If two descriptions are incompatible one might respond "they can't both be right'' or "they must be describing different things''. I argue that, in many interesting cases, incompatible descriptions do not lead to contradictions and the things they describe are perfectly capable of coexisting in the one world. They are different descriptions which have an equal claim to truth, even though they cannot be brought together under one overarching framework. Putnam suggested this pragmatic approach as a way of understanding the paradoxes of quantum mechanics. Unfortunately, as he later conceded, his specific formulation contained inconsistencies. This paper focuses on two contemporary interpretations of quantum mechanics -- Consistent Histories and QBism -- which carry on the pragmatic approach in important ways, without the inconsistencies. The shared elements are pragmatism, perspectivalism, a focus on rational reasoning for quantum mechanical systems, and the notion of information. However, neither Consistent Histories nor QBism achieves the equipoise between the subjective and the objective which Putnam sought in his work. I suggest a middle way, using the framework of a monadology to achieve equipoise.

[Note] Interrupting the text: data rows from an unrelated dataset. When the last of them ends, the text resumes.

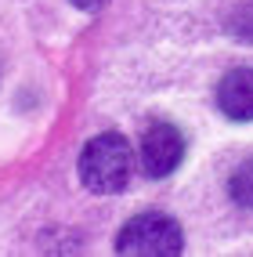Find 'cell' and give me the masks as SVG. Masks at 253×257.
Instances as JSON below:
<instances>
[{
    "label": "cell",
    "instance_id": "6da1fadb",
    "mask_svg": "<svg viewBox=\"0 0 253 257\" xmlns=\"http://www.w3.org/2000/svg\"><path fill=\"white\" fill-rule=\"evenodd\" d=\"M80 185L94 196H116L123 192L130 174H134V152H130V142L116 131H105V134H94V138L83 145L80 152Z\"/></svg>",
    "mask_w": 253,
    "mask_h": 257
},
{
    "label": "cell",
    "instance_id": "7a4b0ae2",
    "mask_svg": "<svg viewBox=\"0 0 253 257\" xmlns=\"http://www.w3.org/2000/svg\"><path fill=\"white\" fill-rule=\"evenodd\" d=\"M184 246L181 225L166 214H138L130 217L120 239H116V250L123 257H177Z\"/></svg>",
    "mask_w": 253,
    "mask_h": 257
},
{
    "label": "cell",
    "instance_id": "3957f363",
    "mask_svg": "<svg viewBox=\"0 0 253 257\" xmlns=\"http://www.w3.org/2000/svg\"><path fill=\"white\" fill-rule=\"evenodd\" d=\"M184 156V134L174 123H152L141 134V170L148 178L174 174Z\"/></svg>",
    "mask_w": 253,
    "mask_h": 257
},
{
    "label": "cell",
    "instance_id": "277c9868",
    "mask_svg": "<svg viewBox=\"0 0 253 257\" xmlns=\"http://www.w3.org/2000/svg\"><path fill=\"white\" fill-rule=\"evenodd\" d=\"M217 109L235 123L253 119V69H231L217 83Z\"/></svg>",
    "mask_w": 253,
    "mask_h": 257
},
{
    "label": "cell",
    "instance_id": "5b68a950",
    "mask_svg": "<svg viewBox=\"0 0 253 257\" xmlns=\"http://www.w3.org/2000/svg\"><path fill=\"white\" fill-rule=\"evenodd\" d=\"M228 196L239 203V207H253V160L239 163L228 178Z\"/></svg>",
    "mask_w": 253,
    "mask_h": 257
},
{
    "label": "cell",
    "instance_id": "8992f818",
    "mask_svg": "<svg viewBox=\"0 0 253 257\" xmlns=\"http://www.w3.org/2000/svg\"><path fill=\"white\" fill-rule=\"evenodd\" d=\"M235 37H242V40H253V11H235V19L228 22Z\"/></svg>",
    "mask_w": 253,
    "mask_h": 257
},
{
    "label": "cell",
    "instance_id": "52a82bcc",
    "mask_svg": "<svg viewBox=\"0 0 253 257\" xmlns=\"http://www.w3.org/2000/svg\"><path fill=\"white\" fill-rule=\"evenodd\" d=\"M69 4L80 8V11H101V8L109 4V0H69Z\"/></svg>",
    "mask_w": 253,
    "mask_h": 257
}]
</instances>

Panpsychism and the First-Person Perspective: The Case for Panpsychist Idealism
Brentyn Ramm, School of Philosophy and Theology, University of Notre Dame, Fremantle, Australia

In this paper I argue for a version of panpsychist idealism on first-person experiential grounds. As things always appear in my field of consciousness, there is prima facie } empirical support for idealism. Furthermore, by assuming that all things correspond to a conscious perspective or perspectives (i.e., panpsychism), realism about the world is safeguarded without the need to appeal to God (as per Berkeley's idealism). Panpsychist idealism also has a phenomenological advantage over traditional panpsychist views as it does not commit perceptual experience to massive error by denying that perceived colors are properties of things. Finally, I argue that the subject combination problem for panpsychism has been motivated by the problematic assumption that consciousness is in things. Thinking about subject combination from the first-person perspective is fruitful for reframing the subject combination problem and for seeing how subjects could potentially combine for the idealist.